Problem description: Transcribe the entries below exactly, starting with the line that has "Bill Deraime" and stopping after the line that has "ECHO CS-370, CS-400, CS-370F, CS-400F, O.E.M."; no pictures belong in the copy.

Supplied material:
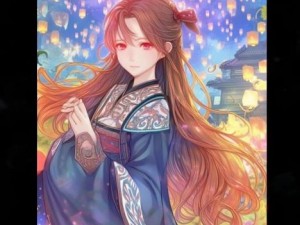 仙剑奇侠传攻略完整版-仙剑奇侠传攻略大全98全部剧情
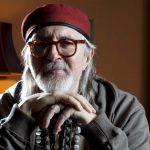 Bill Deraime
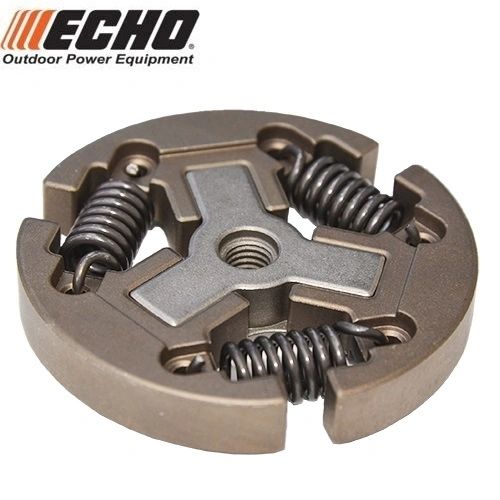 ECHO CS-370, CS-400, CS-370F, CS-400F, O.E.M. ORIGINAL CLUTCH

---

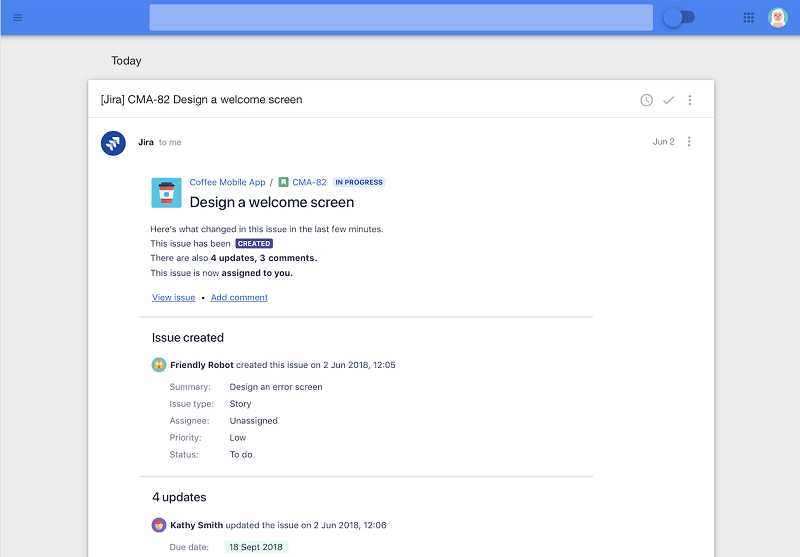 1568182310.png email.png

Response:
 Bill Deraime
 ECHO CS-370, CS-400, CS-370F, CS-400F, O.E.M. ORIGINAL CLUTCH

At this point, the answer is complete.